Problema planteado 1 => Indica el número de líneas de los registros que contienen la cadena "pixel", teniendo en cuenta mayúsculas y minúsculas. Responde únicamente con esa cifra.

Texto del documento =>
╔══

Sin embargo, no fue solo la pintura de Gutiérrez Solana la que influyó en Neville a la hora de rodar su película carnavalesca, sino también, y mucho, su obra literaria. Y es que en textos tan noventayochistas, tan barojianos, como Madrid. Escenas y costumbres y Madrid callejero, que Gutiérrez Solana dedica al carnaval popular madrileño, son muy numerosas las referencias. En esta última obra, concretamente en el capítulo «Las Carnestolendas», nos dice: «Se ve el tío del higui, la máscara que nunca falta: es un hombre triste con una caña de pescar en la mano donde cuelga atado a una cuerda un higo […]. Unos chicos de la calle están alrededor del hilo de la caña, abriendo la boca de espuerta, como peces, y dando brincos para coger el higo, con las manos en la espalda como si las tuviesen atadas».

La descripción prácticamente coincide con aquella secuencia de Domingo de carnaval en la que el joven policía Matías, disfrazado del tío del higui, recorre las calles del Rastro a las que también alude Solana. En otro capítulo, también de Madrid callejero, titulado «Entierro de la Sardina en la pradera del Corregidor», el escritor y artista describe el ambiente del último día de carnaval y, sobre todo, los tipos que acuden al Entierro de la Sardina de tal manera que es inevitable vincular la última secuencia de Domingo de carnaval con el relato de Solana.

╚══

Filas de datos =>
╔══

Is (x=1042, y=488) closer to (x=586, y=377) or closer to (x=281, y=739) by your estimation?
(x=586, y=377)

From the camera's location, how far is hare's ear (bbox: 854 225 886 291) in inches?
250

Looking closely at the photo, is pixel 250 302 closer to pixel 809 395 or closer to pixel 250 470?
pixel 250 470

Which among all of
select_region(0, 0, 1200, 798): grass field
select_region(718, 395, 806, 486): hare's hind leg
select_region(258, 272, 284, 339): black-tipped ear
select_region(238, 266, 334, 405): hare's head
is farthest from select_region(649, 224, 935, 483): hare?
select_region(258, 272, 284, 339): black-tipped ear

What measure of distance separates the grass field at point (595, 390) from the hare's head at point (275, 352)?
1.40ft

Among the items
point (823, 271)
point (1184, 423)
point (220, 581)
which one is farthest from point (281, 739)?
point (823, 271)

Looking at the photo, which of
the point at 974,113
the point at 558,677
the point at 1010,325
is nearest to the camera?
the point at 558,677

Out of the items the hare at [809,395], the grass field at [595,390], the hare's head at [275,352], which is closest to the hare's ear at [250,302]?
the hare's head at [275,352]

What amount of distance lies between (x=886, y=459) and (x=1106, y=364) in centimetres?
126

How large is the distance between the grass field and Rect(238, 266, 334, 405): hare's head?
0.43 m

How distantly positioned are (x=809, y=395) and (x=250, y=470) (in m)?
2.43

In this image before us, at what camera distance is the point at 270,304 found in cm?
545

╚══

Problema planteado 2 => Repite íntegro el texto sobre la influencia de Gutiérrez Solana en Domingo de carnaval.

Resultado del ejercicio 1 => 2

Resultado del ejercicio 2 =>
Sin embargo, no fue solo la pintura de Gutiérrez Solana la que influyó en Neville a la hora de rodar su película carnavalesca, sino también, y mucho, su obra literaria. Y es que en textos tan noventayochistas, tan barojianos, como Madrid. Escenas y costumbres y Madrid callejero, que Gutiérrez Solana dedica al carnaval popular madrileño, son muy numerosas las referencias. En esta última obra, concretamente en el capítulo «Las Carnestolendas», nos dice: «Se ve el tío del higui, la máscara que nunca falta: es un hombre triste con una caña de pescar en la mano donde cuelga atado a una cuerda un higo […]. Unos chicos de la calle están alrededor del hilo de la caña, abriendo la boca de espuerta, como peces, y dando brincos para coger el higo, con las manos en la espalda como si las tuviesen atadas».

La descripción prácticamente coincide con aquella secuencia de Domingo de carnaval en la que el joven policía Matías, disfrazado del tío del higui, recorre las calles del Rastro a las que también alude Solana. En otro capítulo, también de Madrid callejero, titulado «Entierro de la Sardina en la pradera del Corregidor», el escritor y artista describe el ambiente del último día de carnaval y, sobre todo, los tipos que acuden al Entierro de la Sardina de tal manera que es inevitable vincular la última secuencia de Domingo de carnaval con el relato de Solana.